Housing Wire recently reported that the Federal Housing Finance Agency (FHFA) has directed the two government sponsored agencies, Fannie Mae and Freddie Mac to align their guidelines for servicing delinquent mortgages.
Previously, they maintained different requirements for how their mortgage servicers would treat loan backed by Freddie and Fannie. This new push for alignment may be the death knell for the practice of "dual tracking." Dual tracking has been a common practice by servicers of working on a loan modification at the same time as it is purshing a loan towards foreclosure. The new FHFA forced allignment will push servicers into engaging the borrower as soon as they become delinquent and will prevent the initiation of the foreclosure process if the borrower and servicer are working toward solving the delinquency in a good-faith effort.
Housing Wire furtehr reports that "under the new requirements, servicers must engage in a single track for considering foreclosure alternatives up to the 120th day of delinquency" and "must also perform a formal review of the case to confirm the borrower was considered before starting foreclosure. Even then, servicers are required to continue work with the homeowner on other alternatives."
Servicers for both Fannie and Freddie will also apprewarded and penalized the same under the new guidelines.
"FHFA’s directive to align Enterprise policies for servicing delinquent mortgages should result in earlier servicer engagement to identify the best solution available for homeowners, given their individual circumstances," said FHFA Acting Director Edward DeMarco.

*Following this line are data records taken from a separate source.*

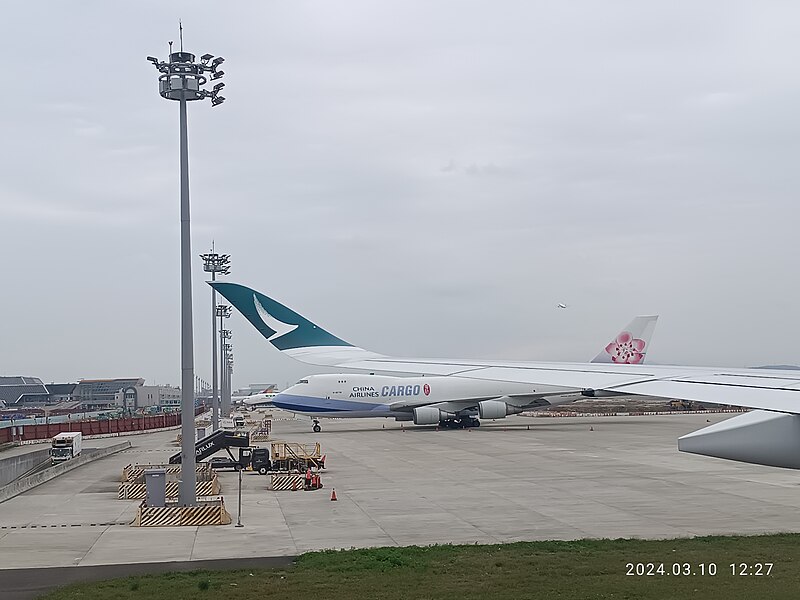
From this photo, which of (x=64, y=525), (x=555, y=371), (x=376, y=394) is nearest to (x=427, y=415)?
(x=376, y=394)

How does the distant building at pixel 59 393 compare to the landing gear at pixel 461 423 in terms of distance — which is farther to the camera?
the distant building at pixel 59 393

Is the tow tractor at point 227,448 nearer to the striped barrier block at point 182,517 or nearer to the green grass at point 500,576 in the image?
the striped barrier block at point 182,517

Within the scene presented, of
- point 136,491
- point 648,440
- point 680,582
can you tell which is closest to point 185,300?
point 136,491

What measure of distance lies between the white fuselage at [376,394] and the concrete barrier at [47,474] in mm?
13393

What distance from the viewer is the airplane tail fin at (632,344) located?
167 feet

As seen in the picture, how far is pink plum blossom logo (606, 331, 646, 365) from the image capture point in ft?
166

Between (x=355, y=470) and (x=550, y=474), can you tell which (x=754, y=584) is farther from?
(x=355, y=470)

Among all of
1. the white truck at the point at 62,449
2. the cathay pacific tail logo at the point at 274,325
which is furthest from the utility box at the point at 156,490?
the white truck at the point at 62,449

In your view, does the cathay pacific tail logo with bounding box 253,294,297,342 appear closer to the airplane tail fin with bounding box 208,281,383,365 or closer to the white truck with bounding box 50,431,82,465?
the airplane tail fin with bounding box 208,281,383,365

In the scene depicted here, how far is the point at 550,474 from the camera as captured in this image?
1139 inches

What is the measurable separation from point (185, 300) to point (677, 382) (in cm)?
1412

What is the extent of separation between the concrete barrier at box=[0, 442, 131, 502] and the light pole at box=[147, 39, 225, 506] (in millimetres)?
7224

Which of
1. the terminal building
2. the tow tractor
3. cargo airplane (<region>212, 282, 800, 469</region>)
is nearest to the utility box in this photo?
the tow tractor

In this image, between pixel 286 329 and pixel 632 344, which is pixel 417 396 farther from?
pixel 286 329
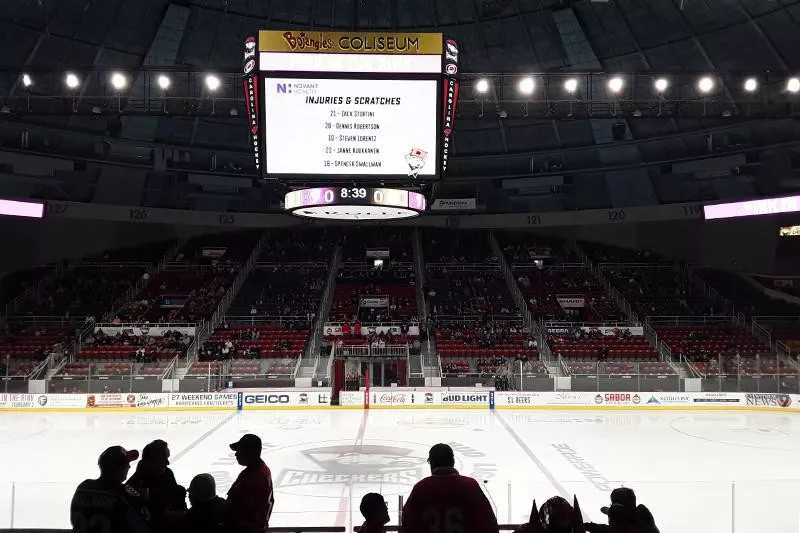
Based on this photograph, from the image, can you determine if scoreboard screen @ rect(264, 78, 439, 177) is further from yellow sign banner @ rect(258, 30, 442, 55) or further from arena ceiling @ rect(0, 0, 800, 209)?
arena ceiling @ rect(0, 0, 800, 209)

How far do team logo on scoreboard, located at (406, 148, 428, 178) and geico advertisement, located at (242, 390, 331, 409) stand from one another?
1037 cm

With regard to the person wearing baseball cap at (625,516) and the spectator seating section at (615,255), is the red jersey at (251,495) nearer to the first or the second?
the person wearing baseball cap at (625,516)

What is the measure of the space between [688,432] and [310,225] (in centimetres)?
2731

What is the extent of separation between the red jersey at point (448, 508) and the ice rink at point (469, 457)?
3.58 metres

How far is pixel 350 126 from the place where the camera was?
15.9 m

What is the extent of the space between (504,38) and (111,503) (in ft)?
91.9

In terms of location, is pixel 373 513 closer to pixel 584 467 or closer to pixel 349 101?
pixel 584 467

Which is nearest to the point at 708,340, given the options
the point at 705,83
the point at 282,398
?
the point at 705,83

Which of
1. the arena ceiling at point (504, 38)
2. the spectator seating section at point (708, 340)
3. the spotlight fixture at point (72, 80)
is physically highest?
the arena ceiling at point (504, 38)

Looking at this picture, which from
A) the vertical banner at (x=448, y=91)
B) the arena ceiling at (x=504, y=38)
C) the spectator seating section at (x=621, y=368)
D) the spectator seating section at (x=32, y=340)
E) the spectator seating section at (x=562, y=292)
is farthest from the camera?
the spectator seating section at (x=562, y=292)

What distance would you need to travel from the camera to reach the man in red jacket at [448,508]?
390cm

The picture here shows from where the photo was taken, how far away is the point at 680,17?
2464 centimetres

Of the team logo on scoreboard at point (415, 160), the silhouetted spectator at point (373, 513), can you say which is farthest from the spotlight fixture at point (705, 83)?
the silhouetted spectator at point (373, 513)

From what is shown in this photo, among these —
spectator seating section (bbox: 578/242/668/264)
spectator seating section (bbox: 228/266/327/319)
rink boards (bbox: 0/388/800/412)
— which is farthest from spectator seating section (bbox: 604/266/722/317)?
spectator seating section (bbox: 228/266/327/319)
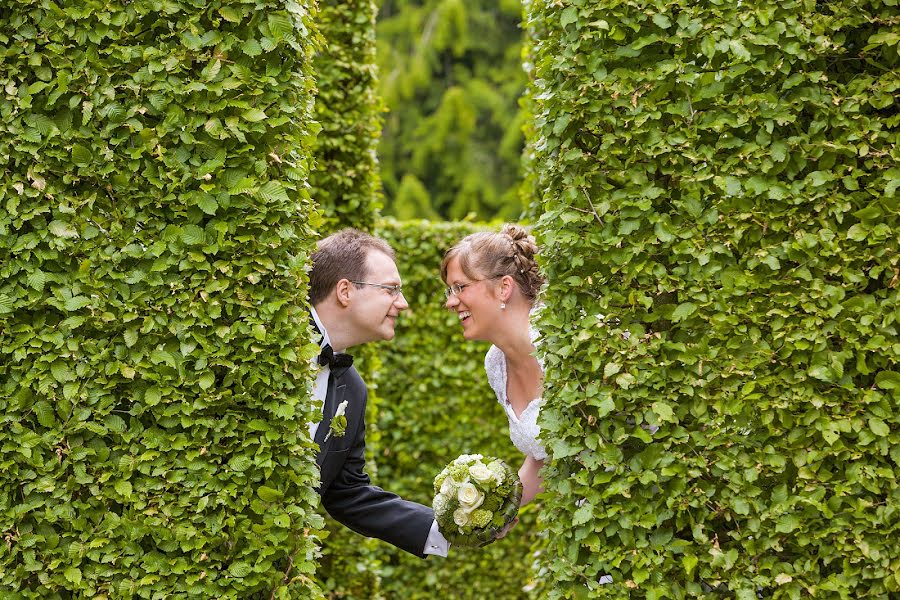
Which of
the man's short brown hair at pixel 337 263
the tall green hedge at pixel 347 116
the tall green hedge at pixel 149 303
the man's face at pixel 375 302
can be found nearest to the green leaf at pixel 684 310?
the tall green hedge at pixel 149 303

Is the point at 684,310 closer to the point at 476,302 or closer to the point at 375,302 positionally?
the point at 476,302

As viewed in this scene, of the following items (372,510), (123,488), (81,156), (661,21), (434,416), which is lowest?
(434,416)

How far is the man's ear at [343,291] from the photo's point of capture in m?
4.44

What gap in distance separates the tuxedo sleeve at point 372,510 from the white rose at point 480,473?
42cm

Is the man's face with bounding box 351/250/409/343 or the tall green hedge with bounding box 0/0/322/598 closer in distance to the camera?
the tall green hedge with bounding box 0/0/322/598

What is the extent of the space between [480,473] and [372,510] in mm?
661

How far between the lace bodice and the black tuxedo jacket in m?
0.53

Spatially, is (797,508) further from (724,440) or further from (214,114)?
(214,114)

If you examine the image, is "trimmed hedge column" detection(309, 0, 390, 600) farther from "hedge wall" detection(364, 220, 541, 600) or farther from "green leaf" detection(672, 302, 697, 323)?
"green leaf" detection(672, 302, 697, 323)

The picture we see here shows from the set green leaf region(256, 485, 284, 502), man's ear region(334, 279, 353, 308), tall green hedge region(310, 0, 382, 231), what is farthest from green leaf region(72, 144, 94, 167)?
tall green hedge region(310, 0, 382, 231)

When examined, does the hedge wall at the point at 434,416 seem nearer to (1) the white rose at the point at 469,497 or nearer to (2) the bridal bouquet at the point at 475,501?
(2) the bridal bouquet at the point at 475,501

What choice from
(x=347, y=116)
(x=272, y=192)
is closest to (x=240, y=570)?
→ (x=272, y=192)

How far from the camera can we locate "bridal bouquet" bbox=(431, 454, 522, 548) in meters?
3.99

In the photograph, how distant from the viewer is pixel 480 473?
400 cm
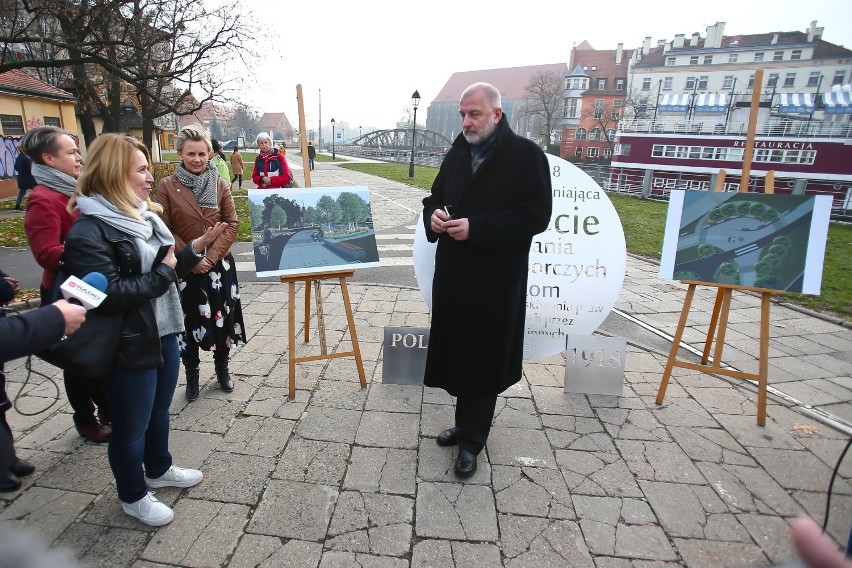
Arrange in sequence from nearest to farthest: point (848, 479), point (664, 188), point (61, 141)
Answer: point (848, 479)
point (61, 141)
point (664, 188)

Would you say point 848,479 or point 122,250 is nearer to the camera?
point 848,479

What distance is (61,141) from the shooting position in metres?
2.49

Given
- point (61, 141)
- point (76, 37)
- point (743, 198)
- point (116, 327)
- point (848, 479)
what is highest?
point (76, 37)

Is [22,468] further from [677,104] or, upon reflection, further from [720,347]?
[677,104]

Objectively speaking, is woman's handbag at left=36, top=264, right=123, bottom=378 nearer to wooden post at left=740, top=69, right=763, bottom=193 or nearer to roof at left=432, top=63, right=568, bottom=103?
wooden post at left=740, top=69, right=763, bottom=193

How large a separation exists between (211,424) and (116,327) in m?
1.47

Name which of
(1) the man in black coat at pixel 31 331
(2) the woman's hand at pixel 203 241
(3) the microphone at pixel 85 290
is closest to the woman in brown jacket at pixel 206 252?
(2) the woman's hand at pixel 203 241

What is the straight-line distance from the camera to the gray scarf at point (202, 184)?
304cm

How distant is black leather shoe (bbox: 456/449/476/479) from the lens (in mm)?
2611

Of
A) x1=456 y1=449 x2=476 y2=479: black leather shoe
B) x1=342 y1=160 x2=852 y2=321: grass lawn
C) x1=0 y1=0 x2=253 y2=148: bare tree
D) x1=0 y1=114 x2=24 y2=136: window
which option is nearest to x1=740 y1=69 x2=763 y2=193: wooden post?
x1=456 y1=449 x2=476 y2=479: black leather shoe

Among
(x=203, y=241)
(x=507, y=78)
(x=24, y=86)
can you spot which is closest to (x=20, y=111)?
(x=24, y=86)

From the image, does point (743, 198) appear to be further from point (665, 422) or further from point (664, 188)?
point (664, 188)

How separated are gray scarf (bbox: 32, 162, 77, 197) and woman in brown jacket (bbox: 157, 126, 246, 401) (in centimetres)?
54

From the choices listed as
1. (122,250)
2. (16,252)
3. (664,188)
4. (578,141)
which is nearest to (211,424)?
(122,250)
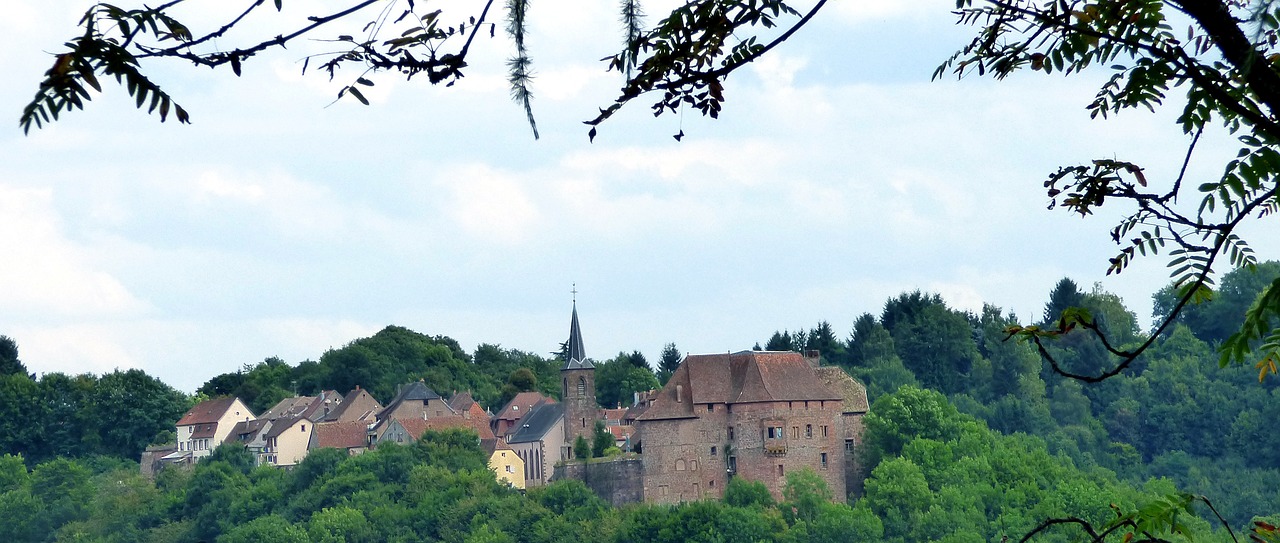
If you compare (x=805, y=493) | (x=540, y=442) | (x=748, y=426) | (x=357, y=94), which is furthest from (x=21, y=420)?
(x=357, y=94)

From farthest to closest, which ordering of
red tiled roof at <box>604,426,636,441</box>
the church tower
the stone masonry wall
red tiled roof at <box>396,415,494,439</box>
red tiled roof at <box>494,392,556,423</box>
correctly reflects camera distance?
red tiled roof at <box>494,392,556,423</box>
red tiled roof at <box>396,415,494,439</box>
red tiled roof at <box>604,426,636,441</box>
the church tower
the stone masonry wall

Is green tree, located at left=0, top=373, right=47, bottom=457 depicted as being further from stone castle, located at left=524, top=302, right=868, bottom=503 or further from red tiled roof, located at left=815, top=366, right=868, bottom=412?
→ red tiled roof, located at left=815, top=366, right=868, bottom=412

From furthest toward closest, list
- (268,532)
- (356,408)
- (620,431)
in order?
(356,408)
(620,431)
(268,532)

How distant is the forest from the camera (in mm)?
64250


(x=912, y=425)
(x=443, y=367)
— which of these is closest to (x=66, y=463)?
(x=443, y=367)

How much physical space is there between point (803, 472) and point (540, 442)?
1534 centimetres

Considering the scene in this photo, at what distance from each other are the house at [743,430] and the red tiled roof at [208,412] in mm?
40620

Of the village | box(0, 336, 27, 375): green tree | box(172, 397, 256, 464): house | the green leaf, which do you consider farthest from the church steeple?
the green leaf

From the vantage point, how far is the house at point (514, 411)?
83.6 m

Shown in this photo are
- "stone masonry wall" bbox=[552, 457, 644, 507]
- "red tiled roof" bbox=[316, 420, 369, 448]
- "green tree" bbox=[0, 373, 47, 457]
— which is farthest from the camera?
"green tree" bbox=[0, 373, 47, 457]

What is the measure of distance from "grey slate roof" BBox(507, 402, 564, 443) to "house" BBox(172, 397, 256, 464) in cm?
2364

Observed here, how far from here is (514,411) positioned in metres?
88.1

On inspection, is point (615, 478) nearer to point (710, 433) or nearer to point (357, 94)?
point (710, 433)

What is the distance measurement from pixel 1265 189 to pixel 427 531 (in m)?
68.9
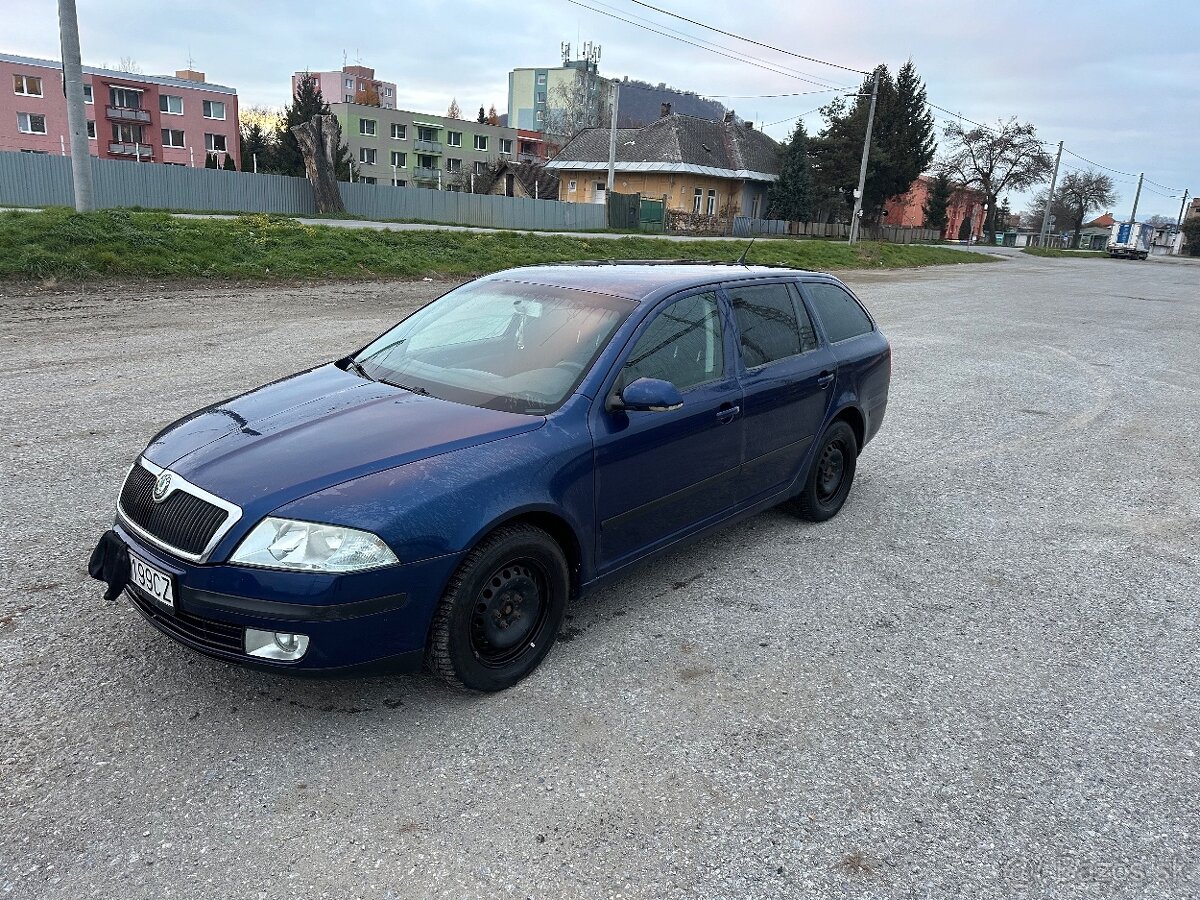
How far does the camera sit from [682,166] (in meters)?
52.4

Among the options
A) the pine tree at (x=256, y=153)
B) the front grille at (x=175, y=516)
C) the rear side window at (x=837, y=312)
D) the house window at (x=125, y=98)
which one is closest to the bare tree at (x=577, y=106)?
the pine tree at (x=256, y=153)

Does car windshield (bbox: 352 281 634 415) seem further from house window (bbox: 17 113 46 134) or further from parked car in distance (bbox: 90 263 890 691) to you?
house window (bbox: 17 113 46 134)

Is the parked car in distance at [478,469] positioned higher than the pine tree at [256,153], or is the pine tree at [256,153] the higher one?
the pine tree at [256,153]

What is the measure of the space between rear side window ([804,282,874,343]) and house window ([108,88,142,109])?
80958 millimetres

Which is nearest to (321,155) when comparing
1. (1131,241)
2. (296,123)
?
(296,123)

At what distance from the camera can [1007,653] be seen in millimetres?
3852

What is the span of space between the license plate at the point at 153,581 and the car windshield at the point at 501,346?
4.32 feet

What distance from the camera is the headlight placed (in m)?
2.79

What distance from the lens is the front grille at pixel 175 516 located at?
9.47 ft

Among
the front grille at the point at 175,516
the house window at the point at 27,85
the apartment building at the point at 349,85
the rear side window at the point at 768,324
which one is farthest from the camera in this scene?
the apartment building at the point at 349,85

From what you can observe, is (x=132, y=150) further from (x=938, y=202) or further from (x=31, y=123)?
(x=938, y=202)

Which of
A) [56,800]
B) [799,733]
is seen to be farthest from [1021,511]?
[56,800]

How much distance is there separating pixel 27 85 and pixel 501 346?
7739cm

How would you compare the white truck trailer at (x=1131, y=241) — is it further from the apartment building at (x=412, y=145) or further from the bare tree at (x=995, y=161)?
the apartment building at (x=412, y=145)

Freddie Mac CEO Ed Haldeman said: "Alignment of key servicing practices between our two companies will help servicers . . . to streamline their operations and more effectively target resources to distressed borrowers . . . For example, it will simplify the process for seeking help by giving borrowers one application to fill out and servicers one application to review for all Freddie Mac loan modifications and foreclosure alternatives."
This allignment, if actually followed by Fannie and Freddie-backed servicers will have a huge impact for borrowers seeking to modify the terms of their loans. Indeed, the dual-track process is precisely what has led to many unsuspecting homeowners losing their homes, as they never understood that dual tracking was the policy. Perhaps the common lament of "how could they sell my home, I was in the middle of a loan modification" may be a thing of the past. I won’t be holding my breath on that one.